Freelance Posting Sites: During this same time period for about 8 months I looked at sites like Upwork trying to find jobs that I knew I could hit that 80-90% mark very easily, and then I would need to learn the last 10% or so to get paid. This turned out to be a small gold-mine of simple jobs. I never kept track but I had hundreds of jobs that ranged from $30-500 and the money added up pretty fast along with my skill level, but also just before I started this I got my first full-time job which I’m going to tell you about next. The reason I wanted you to know about Upwork and freelancer etc is because I was able to make a decent side income while working full-time most of these gigs would take 30min to 2hrs and I could do a few after work each day.

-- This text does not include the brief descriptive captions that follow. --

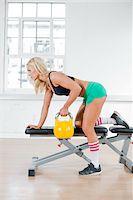 fit people - Woman Lifting yellow Kettlebell on Bench in Fitness Studio, Copenhagen, Denmark Stock Photo - Premium Royalty-Freenull, Code: 600-06895027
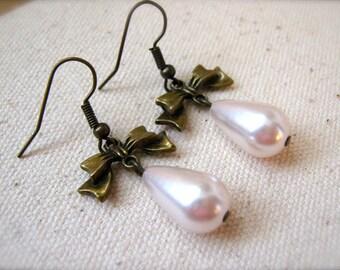 Earrings Brass Bow Earrings. Pearl Tear Drop Earrings. Bow Charm Earrings. Pear Drop Earrings. Ivory Pearl Dangle Earrings. White Earrings.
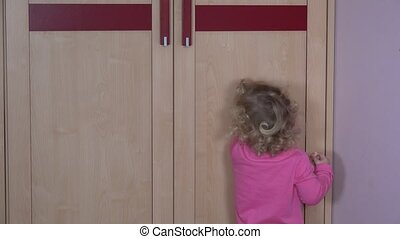Toddler girl find her mother in closet. Happy child play with mom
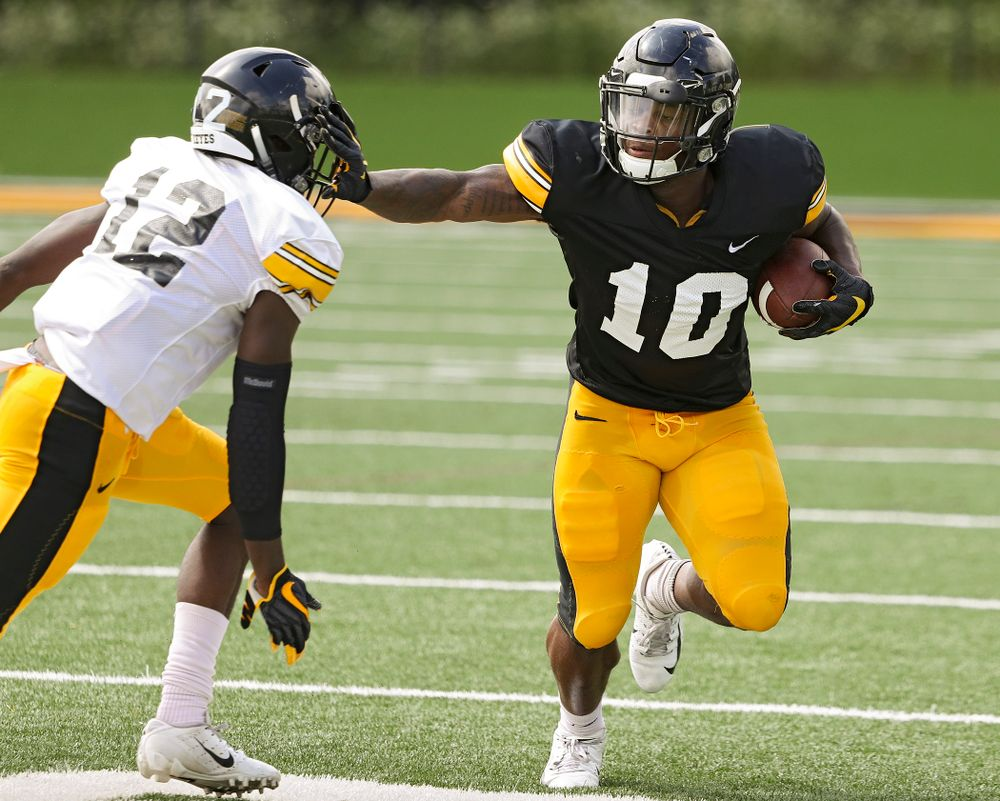 Iowa Hawkeyes running back Mekhi Sargent (10) tries to hold off defensive back D.J. Johnson (12) during Fall Camp Practice No. 10 at the Hansen Football Performance Center in Iowa City on Tuesday, Aug 13, 2019. (Stephen Mally/hawkeyesports.com)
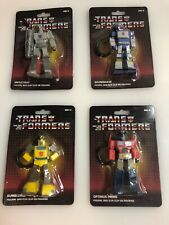 Lot Of 4 Transformers G1 Keychain Bag Clip Optimus Megatron Bumblebee Soundwave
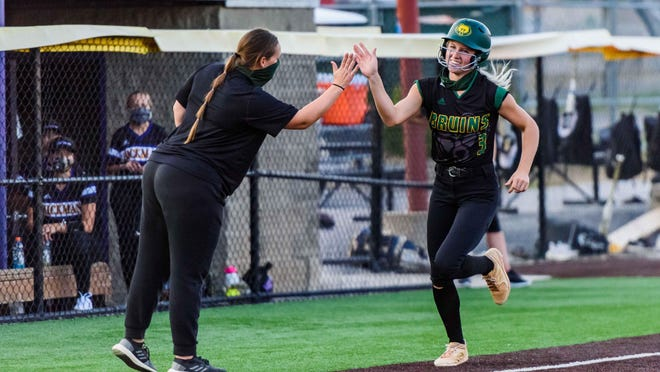 Rock Bridge's Maddie Snider (3) high-fives head coach Lisa Alvis as she rounds third base after hitting her first of two home runs during a game against Hickman on Thursday night at Hickman High School.
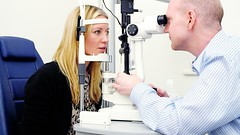 Denise Van Outen being checked after laser eye surgery by Mr David Allamby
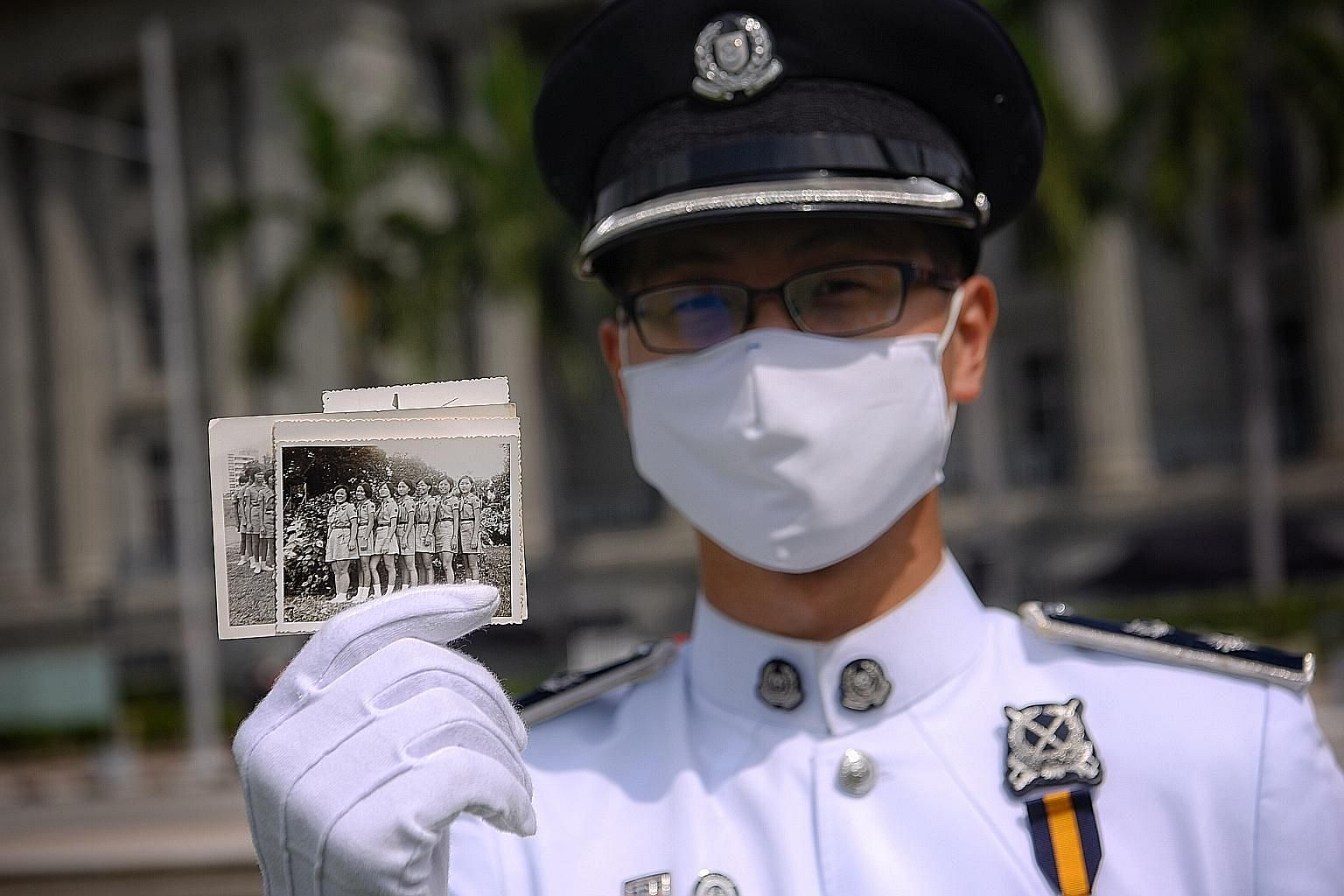DSP Lee Ting Wei, 29, commander of the Singapore Police Force guard-of-honour contingent, with an old picture of his mother (second from right) in the Girl Guides. She took part in the 1973 National Day Parade.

Craigslist and Other “Normal” Job Postings: My first full-time job I found on Craigslist. I was not exactly looking for a job but I did want something more stable that didn’t require me to spend a large amount of my time meeting new people and making “sales” so I started sending emails to people that had jobs posted on Craigslist looking for developers. I emailed all of them that only mentioned projects that could be done in less than a year; including the ones that were paying too low with the same message:
My name is Heck Lee and I see you are looking for someone to do ____. I think I could do ____, but you might find it better to use contract labor for this task. Because ____ (here I would explain how long I thought the project would take me and how much I wanted to get paid.)
PS Everybody calls me Lee
I actually was able to pick up 2 project offers and 3 job offers from this activity. In another article I may go into detail on this entire process, but lets talk about how the job I picked happened.
It might help to know that I am in the Midwest and there are not a lot of technology companies around me. There are not many people starting new cool things so when one of the offers came back with much more to do than the job description had in it originally I was excited to talk to the owner. I setup a call and we talked about his plans. He wanted 3 web apps that would help people get jobs, get reliable news, and find government assistance. I explained that I was still learning a lot and laid out a plan on how to get his projects done.
Because he planned to work with the Native American Tribes there were some strict requirements that he had to meet, and it seemed like a great project to get me a little deeper into the programming world. He came back with an offer of about $28.75 /hr to counter my $30 /hr initial offer and I accepted.